Leave it to Gartner. The Stamford, Conn.-analyst firm, which reported widespread CRM failures several years ago, has turned its skeptical eye toward data warehousing.
In a recent report, Gartner predicts 50% of data warehouse projects through 2007 will have limited acceptance or be outright failures, as a result of lack of attention to data quality issues.
The solution, according to one Gartner analyst, is a data quality firewall.
"This first started as a way to keep bad data out of your data warehouse," said Ted Friedman, a principal analyst at Gartner. "At the edges of your enterprise, you need something to sniff out data quality issues that are coming from your suppliers."
A data quality firewall acts similar to a network security firewall: It can enable packets to come through on certain ports by rejecting certain data quality issues while allowing others to be stored in the warehouse. The firewall sits between the data sources and the data warehouse and works within the extract, transform and load (ETL) process, Friedman said.

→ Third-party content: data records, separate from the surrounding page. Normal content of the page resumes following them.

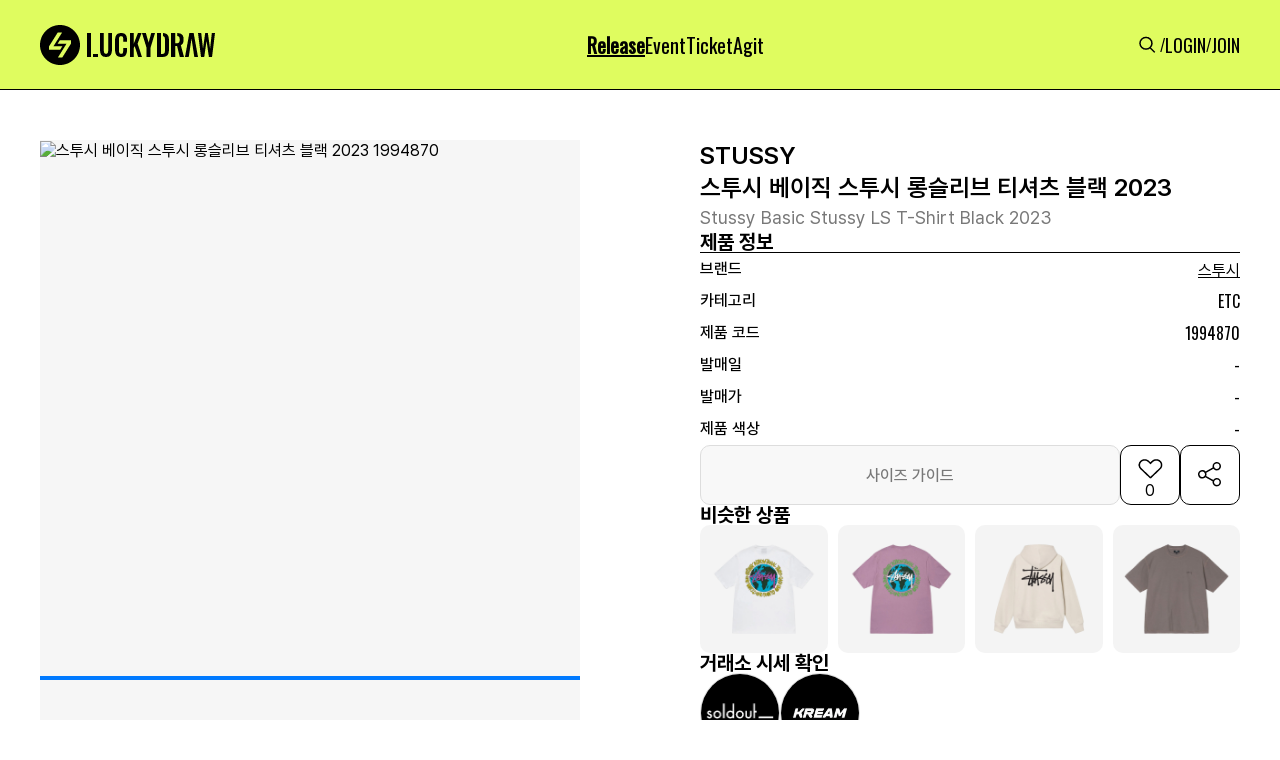

--- FILE ---
content_type: text/html; charset=utf-8
request_url: https://www.google.com/recaptcha/api2/aframe
body_size: 268
content:
<!DOCTYPE HTML><html><head><meta http-equiv="content-type" content="text/html; charset=UTF-8"></head><body><script nonce="PclfyO25Kx7Jn3C5MkjUVw">/** Anti-fraud and anti-abuse applications only. See google.com/recaptcha */ try{var clients={'sodar':'https://pagead2.googlesyndication.com/pagead/sodar?'};window.addEventListener("message",function(a){try{if(a.source===window.parent){var b=JSON.parse(a.data);var c=clients[b['id']];if(c){var d=document.createElement('img');d.src=c+b['params']+'&rc='+(localStorage.getItem("rc::a")?sessionStorage.getItem("rc::b"):"");window.document.body.appendChild(d);sessionStorage.setItem("rc::e",parseInt(sessionStorage.getItem("rc::e")||0)+1);localStorage.setItem("rc::h",'1769286788026');}}}catch(b){}});window.parent.postMessage("_grecaptcha_ready", "*");}catch(b){}</script></body></html>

The firewall is not just a concept either, Friedman said. One large insurance company has established a firewall and is using it to place the responsibility for cleaning up bad data on the source systems.
"In the early stages, the firewall tends to be a fairly reactive thing," Friedman said. "You don't know what data is like or where it's bad. As you cover hot spots [for poor data quality], then you start to define business rules to watch those particular areas."
For example, a business that receives a lot of records with missing e-mail addresses can establish rules to block those entries. There are several data quality tools that are used to build these firewalls, such as the QuickAddress Pro from QAS, which validates addresses coming into a database.
Before launching a data quality firewall, companies should first measure their data and find the spots where the mistakes are and where they are causing them the most pain. Additionally, the line of business people need to be involved, not just IT, Friedman said.
"If you do it right, data is the responsibility of both business and IT," Friedman said. "IT implements the technological bits of monitoring for poor quality data, and business people will see the results of what gets kicked out and take action."